Oh my goodness Jayne he's gorgeous! I love the first photo - that could be on a calendar!!!

Harri x


----------



## daffodil (Jan 24, 2012)

Gorgeous George! What a beautie.


----------



## Jukee Doodles (Apr 5, 2011)

Jayne - George is a stunner X

I'd certainly enter him into that Mikki Competition - Pic 3 is my favourite !

Stephen X


----------



## wilfiboy (Sep 18, 2010)

Jayne did nt think it was possible but Gorgeous George gets all the more gorgeous the older he gets xxx


----------



## Janev1000 (Oct 4, 2011)

Fantastic pics!

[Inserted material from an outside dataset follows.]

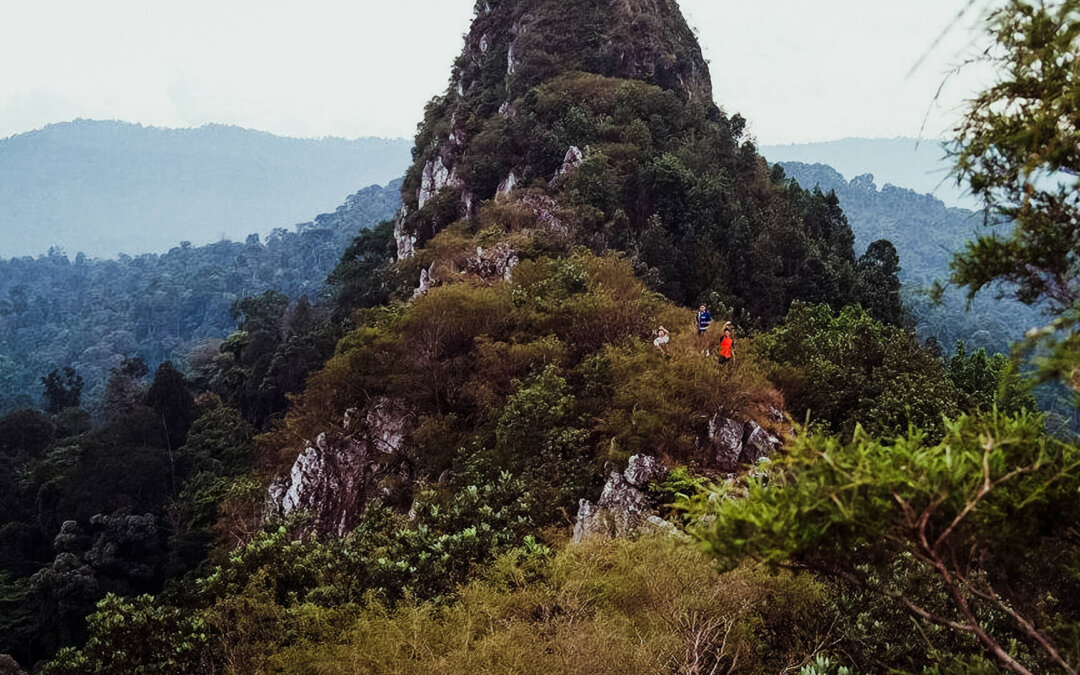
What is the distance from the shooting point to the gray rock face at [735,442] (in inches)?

Love the 4th one!


----------



## MillieDog (Jun 1, 2011)

Fabulous Jayne, so lovely to see Gorgeous George looking all lovely and grown up.

You must enter him in the Mikki comp, I'm soooo hoping to see a cockapoo as the winner


----------



## NellyBean (Nov 23, 2011)

He is so gorgeous!! Lovely pictures xx I'm with everyone else regarding the cometition, love the third picture best! xx


----------



## Lins61 (Mar 4, 2012)

Well they are all lovely photos but No 1 is my favourite.. he is a beautiful boy xx


----------



## Ali79 (Mar 30, 2011)

Gorgeous George still as gorgeous - lovely photos  x


----------



## Kodysmom (Feb 11, 2012)

He truly is a gorgeous boy!


----------



## curt3007 (May 28, 2011)

Thanks everyone


----------



## DB1 (Jan 20, 2012)

Absolutely stunning, what i'm dreaming my pup could end up looking like.


----------



## Sam1 (Mar 6, 2012)

He's lovely! I bet you are so proud of him! His colouring is lovely, I take it that's him in the pita patter pic too, he seems to have changed colour completely or is it my eyes!


----------



## Sezra (May 20, 2011)

Very gorgeous! I love no. 3, he has a great cut.


----------



## Bertie Brown (Aug 12, 2011)

Lovely photos of George he's one handsom boy!

Clare and Bertie


----------



## Anna (Dec 6, 2011)

What lovely pictures, he is gorgeous 


Sent from my iPhone using Tapatalk


----------



## mairi1 (Mar 12, 2012)

Oh he is a real stunner... Def model potential


----------



## curt3007 (May 28, 2011)

Thankyou everyone, Yep that is him on my pitapata at about 5 days old. You can just see the apricot colouring. He has also be accepted as a model on pedigree chum puppy website that is launching shortly


----------